As Jim Harris points out here, it's not so much having data silos that is the problem: it's what is done with that data. A much more open and accepting attitude to data silos is required, because we may wail and gnash our teeth as much as we like - they're not going to go away.

Sunday, March 20, 2011

Are technology advances damaging your data quality?

Way back on a Friday evening in 1989 I took home a computer, a software package called Foxpro and a manual. By Monday morning I had written a package to manage the employees and productivity of the telephone interviewing department I was running at the time.

I've been using Foxpro ever since. It's fast, powerful, easy to use and it has unparalleled string manipulation capabilities. Unfortunately, Microsoft have stopped developing the product, and will stop supporting it in a few years time, so I recently started looking for a good replacement.

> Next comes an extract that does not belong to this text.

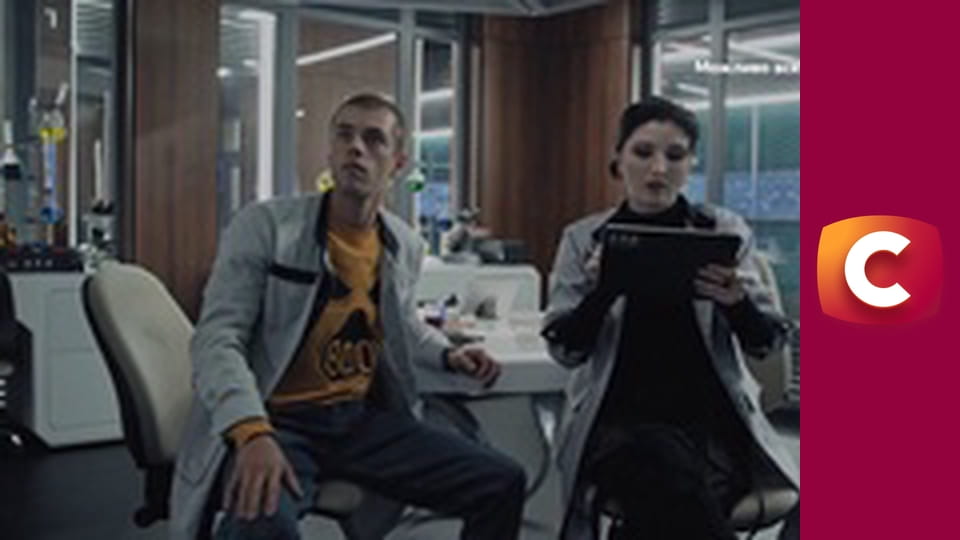 Т/с "К. О. Д.", 7 с. "Сімейне вогнище".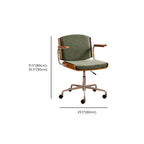 Chaise de bureau pivotante ergonomique moderne en tissu vert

At first I thought I wasn't getting it. I checked site after site, product after product, expert after expert, and instead of finding products which were easier to use: more accessible, more flexible, more agile, more data-centric, I found products which were technically challenging: over-complex, cumbersome, which put wall after wall between me and my data, which required reams of coding to do the simplest action like add a field, remove a field, expand a field, and so on. And most of which were priced to suit the budgets of companies with turnovers matching the GDPs of a large African country. Yes, there are some applications (very few) that try to make process easier, but they are primitive and clunky.

Most are based on SQL (that's a query language, ladies and gentlemen - the clue's in the name - and really very difficult to use to do any type of string processing) and based on client-server setups that required a high level of technical knowledge. You can get a record and display a record and store the modifications (what SQL was designed to do), but if you want to do more than that it gets tough.

I tried to work with some of them and just couldn't get my head around them. Never mind a whole application in a weekend - creating a database in a weekend was a challenge. My synapses may not be working at the speeds that they did in 1989, but I'm not in my dotage just yet.

Many support packages - data profilers and so on - have been created to work solely with these high-end packages, even those free and open source variants, cutting out a huge chunk of the data market.

I wasn't getting it. And then I realized I was getting it. This is the state of play in the data industry at the moment. A chasm has grown between easy to use, cheap but less scaleable products (Microsoft Access, Visual Foxpro, FileMaker and so on) and those scaleable but complex (and far too expensive) client-server applications.

So how does this work in practice? Joe from sales wants to create a database of his contacts. He can't manage the complexity of the SQL system in which the company is working so he'd have to send e-mails, set up meetings to request this database, get the IT department to put it into their planning, wait six months and watch his sales plummet. Or he could open Access or Excel and start typing. Guess which is the option most people take?

These systems encourage the creation of data silos (more about those in my next post).

Data quality is adversely affected by these databases also because they put a distance between the user and their data. Being unable to actually browse through the raw data is a handicap in data quality terms. Data which is filtered through systems, even to the extent of any SQL query other than SELECT *, will be less useful and have less quality.

The data software industry needs to take a close look at what they're up to and ask themselves of they should really be producing data products which can only be used and understood by highly trained technical staff, because they're not giving the data quality industry an iota of help. They should open up their programs to those common file formats that they're currently ignoring, such as .dbf. They need to be made easier, more flexible, more agile and a good deal cheaper

As for me, I'm back with Foxpro, and I have decided to stop apologising for using it. It allows me to produce top quality data, and that's what it's all about.